At Globeducate, meanwhile, there are also moves afoot to try to ensure that the teaching strategies it wants teachers to deploy are, in fact, being used to good effect.

As of this year, every school will receive an annual “monitoring of learning” visit, in addition to a more wide-ranging audit every two years that also has “learning” as a key pillar.

Following a “monitoring of learning” visit, a report is provided to each school, and based on that report, training will be provided.

For example, in English Gate School, a Globeducate school in northern Italy, questioning techniques and critical thinking routines were identified as a developmental area for the school. This led to training sessions with teachers and in-class mentoring to help embed best practices.

At Nord Anglia, the emphasis is firmly on self-evaluation, and Ecoff talks about the group being in “constant conversation” with its schools, as opposed to having a cyclical inspection regime.

That emphasis on self-evaluation is really important, says Ecoff, because the group wants schools to “know themselves really well” so that improvement is “continuous and enduring” and not reliant on external intervention.

“I shouldn’t have to say, ‘What you are doing isn’t working.’ That should be and is the school’s responsibility,” she says. “I can hold the mirror up and be a critical friend, but first and foremost, that is the job of the school.”

Data insights and opportunities

But schools aren’t just marking their own homework, Ecoff says - the data has to support the story it is telling, and if it doesn’t, “an intervention has to happen”, she says, adding: “Improvement is never left to chance.”

Camby at Cognita also talks about the importance of self-evaluation, and external and peer review - but says the group also uses pupil feedback to help its teachers improve. Pupils provide their teachers with feedback every year from the age of 7.

“Teachers see all the feedback from pupils, as well as being able to go on a platform where they can see the aggregate feedback. It’s super powerful and our schools really embrace it,” he explains.

Of course, monitoring like this and having reams of data isn’t just about spotting concerns - it can also highlight areas of strength that should be shared.

At Globeducate, for example, schools that receive the highest rating when they are audited become “beacons of excellence” that then share their work with other schools, while the group has also created “professional learning communities” led by “super teachers” who can coach subject specialists in other schools in, for instance, how to get the best marks at biology A level.

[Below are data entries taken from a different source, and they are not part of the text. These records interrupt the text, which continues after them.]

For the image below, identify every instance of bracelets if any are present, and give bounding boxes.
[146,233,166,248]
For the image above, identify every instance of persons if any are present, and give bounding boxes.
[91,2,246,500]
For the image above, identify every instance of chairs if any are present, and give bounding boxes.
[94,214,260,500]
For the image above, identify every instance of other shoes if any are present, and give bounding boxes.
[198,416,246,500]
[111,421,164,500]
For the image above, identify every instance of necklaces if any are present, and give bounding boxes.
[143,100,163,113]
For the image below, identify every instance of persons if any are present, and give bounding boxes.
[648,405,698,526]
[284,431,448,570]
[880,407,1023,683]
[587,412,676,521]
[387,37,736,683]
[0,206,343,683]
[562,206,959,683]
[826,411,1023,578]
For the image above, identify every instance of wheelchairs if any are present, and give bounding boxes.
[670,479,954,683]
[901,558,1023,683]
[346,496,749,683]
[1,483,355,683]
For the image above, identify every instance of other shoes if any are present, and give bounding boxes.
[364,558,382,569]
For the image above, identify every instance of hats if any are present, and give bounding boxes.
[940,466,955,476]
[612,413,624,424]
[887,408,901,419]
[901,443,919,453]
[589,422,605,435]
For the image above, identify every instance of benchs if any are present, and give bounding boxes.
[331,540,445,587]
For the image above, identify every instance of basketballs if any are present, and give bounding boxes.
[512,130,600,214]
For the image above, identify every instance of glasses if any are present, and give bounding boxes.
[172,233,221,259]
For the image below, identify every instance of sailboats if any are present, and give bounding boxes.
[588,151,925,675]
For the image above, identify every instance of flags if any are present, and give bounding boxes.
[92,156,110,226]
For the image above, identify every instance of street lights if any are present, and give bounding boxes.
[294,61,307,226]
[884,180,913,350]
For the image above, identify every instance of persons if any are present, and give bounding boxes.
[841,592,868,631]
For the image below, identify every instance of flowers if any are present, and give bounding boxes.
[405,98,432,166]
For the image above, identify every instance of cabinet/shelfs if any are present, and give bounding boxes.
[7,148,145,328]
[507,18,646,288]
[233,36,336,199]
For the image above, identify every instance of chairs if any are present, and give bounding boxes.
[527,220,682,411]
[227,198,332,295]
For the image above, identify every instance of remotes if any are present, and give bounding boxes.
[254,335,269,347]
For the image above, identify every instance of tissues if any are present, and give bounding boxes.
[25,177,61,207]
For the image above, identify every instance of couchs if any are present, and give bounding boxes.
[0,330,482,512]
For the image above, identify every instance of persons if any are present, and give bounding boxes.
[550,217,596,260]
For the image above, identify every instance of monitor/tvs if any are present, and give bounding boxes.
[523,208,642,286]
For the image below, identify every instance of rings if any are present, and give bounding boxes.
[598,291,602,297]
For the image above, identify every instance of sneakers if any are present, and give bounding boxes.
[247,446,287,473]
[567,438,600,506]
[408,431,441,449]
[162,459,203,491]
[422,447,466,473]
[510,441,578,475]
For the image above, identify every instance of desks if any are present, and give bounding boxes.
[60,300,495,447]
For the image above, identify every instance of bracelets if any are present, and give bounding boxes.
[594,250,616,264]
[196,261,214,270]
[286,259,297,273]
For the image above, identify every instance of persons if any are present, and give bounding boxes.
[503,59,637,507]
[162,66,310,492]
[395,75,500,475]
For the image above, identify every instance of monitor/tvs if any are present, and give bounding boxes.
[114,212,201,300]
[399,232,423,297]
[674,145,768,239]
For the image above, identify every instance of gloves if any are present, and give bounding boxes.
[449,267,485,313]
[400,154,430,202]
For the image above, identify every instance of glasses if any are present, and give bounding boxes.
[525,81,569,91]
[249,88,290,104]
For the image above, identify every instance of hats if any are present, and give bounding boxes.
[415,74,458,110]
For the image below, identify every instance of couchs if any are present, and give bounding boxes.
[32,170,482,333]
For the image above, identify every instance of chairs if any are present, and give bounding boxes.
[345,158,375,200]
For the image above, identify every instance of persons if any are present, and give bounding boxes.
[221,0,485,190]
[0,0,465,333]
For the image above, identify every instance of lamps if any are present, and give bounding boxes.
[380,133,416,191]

Meanwhile, at Nord Anglia, its “University” online training platform allows teachers and leaders to share practice, engage in professional learning communities and take part in collaborative research projects.

Recently, a documentary-style film about a Nord Anglia school that is expert in the use of data was also uploaded to the site so other schools could learn about its approach.

For Lambert, this is where international school groups can really come into their own, by acting as “a kind of knowledge broker surfacing the outstanding practice and connecting the right people together”.

The message is that while international school groups might be somewhat unwieldy, with variety comes huge scope for cross-pollination and for schools to learn from each other.

Now the ability to crunch large volumes of data is making it possible for groups to address issues and identify and spread excellent practice, all with the same goal in mind: to improve outcomes for pupils by providing them with the best possible teaching.